KNA: Sehen Sie eine Wechselwirkung zwischen diesen Schreckensmeldungen über den Terror und islamfeindlichen Initiativen wie Pegida?
Mohagheghi: Zumindest stellen solche Bewegungen den Terror in den Vordergrund. Sie stellen die Muslime als religiöse Fanatiker dar, die Deutschland überrollen und islamisieren wollen, und den Islam als eine extreme Religion, die nicht in unsere Zeit passt. Tatsächlich scheint dahinter eine Angst vor dem Fremden zu stecken. Die Menschen fragen sich: Was wird aus meinem Leben? Wo bleibe ich? Diese Ängste sollte man ernst nehmen.
KNA: Was würden Sie sich wünschen für den Dialog zwischen Muslimen und andersgläubigen Menschen?

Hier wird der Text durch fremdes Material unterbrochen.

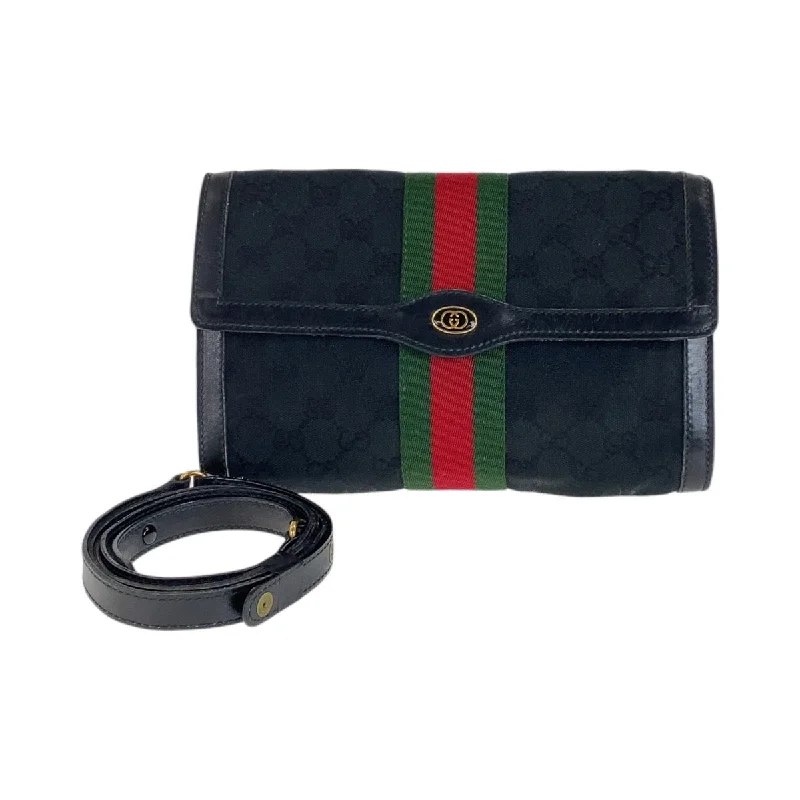 Bags With Seasonal Sales Gucci Vintage GG Canvas Shoulder Bag Your Perfect Bag At The Perfect Price Bags With Seasonal Sales Gucci Vintage GG Canvas Shoulder Bag Your Perfect Bag At The Perfect Price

Mohagheghi: Ich wünsche mir, dass die Muslime ernst genommen werden, dass sie nicht länger als Menschen betrachtet werden, denen man immer sagen muss, wo es lang geht. Obwohl ich sehr gute interreligiöse Gespräche führe, spüre ich oftmals einen lehrerhaften Umgang mit den Muslimen: Im Christentum gab es vor 500 Jahren die Reformation, dahin müsse der Islam auch noch kommen. Dieser undifferenzierte Vergleich mit der eigenen Tradition stört mich - schließlich hat es Gründe, dass es im Islam eventuell keine vergleichbare Reformation geben kann. Das bedeutet aber nicht, dass es im Islam keine Reform möglich ist und auch keine bis jetzt gegeben hat. Die Reformation im Christentum hat stark mit der Macht der Kirche zu tun, die in dieser Form im Islam nicht gibt. Insofern wünsche ich mir, dass man den Muslimen die Möglichkeit gibt, sich selbst zu definieren und auszudrücken - und dass man ihnen das Potenzial dazu zutraut.